**Your goal**
From the entries below, retype only the lines from the one with "Casco da bici POC Tectal hydrogen bianco" through the one with "2018 Jeep Wrangler JK Sport", exactly as written.

Records to use section start

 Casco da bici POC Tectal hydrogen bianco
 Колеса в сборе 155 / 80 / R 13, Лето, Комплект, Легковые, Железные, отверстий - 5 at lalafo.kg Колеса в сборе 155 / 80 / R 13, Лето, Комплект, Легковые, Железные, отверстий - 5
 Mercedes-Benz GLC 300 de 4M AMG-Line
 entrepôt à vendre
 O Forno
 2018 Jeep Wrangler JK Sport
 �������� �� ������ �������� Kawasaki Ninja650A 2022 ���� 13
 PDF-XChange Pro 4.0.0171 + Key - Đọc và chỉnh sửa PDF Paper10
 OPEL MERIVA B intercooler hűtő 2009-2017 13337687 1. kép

Records to use section end
Records to use section start

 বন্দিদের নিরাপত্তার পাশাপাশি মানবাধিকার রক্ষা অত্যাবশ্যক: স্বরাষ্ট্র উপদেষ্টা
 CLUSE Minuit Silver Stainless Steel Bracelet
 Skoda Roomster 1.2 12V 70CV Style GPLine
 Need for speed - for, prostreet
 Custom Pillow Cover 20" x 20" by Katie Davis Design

Records to use section end

**Task output**
 Casco da bici POC Tectal hydrogen bianco
 Колеса в сборе 155 / 80 / R 13, Лето, Комплект, Легковые, Железные, отверстий - 5 at lalafo.kg Колеса в сборе 155 / 80 / R 13, Лето, Комплект, Легковые, Железные, отверстий - 5
 Mercedes-Benz GLC 300 de 4M AMG-Line
 entrepôt à vendre
 O Forno
 2018 Jeep Wrangler JK Sport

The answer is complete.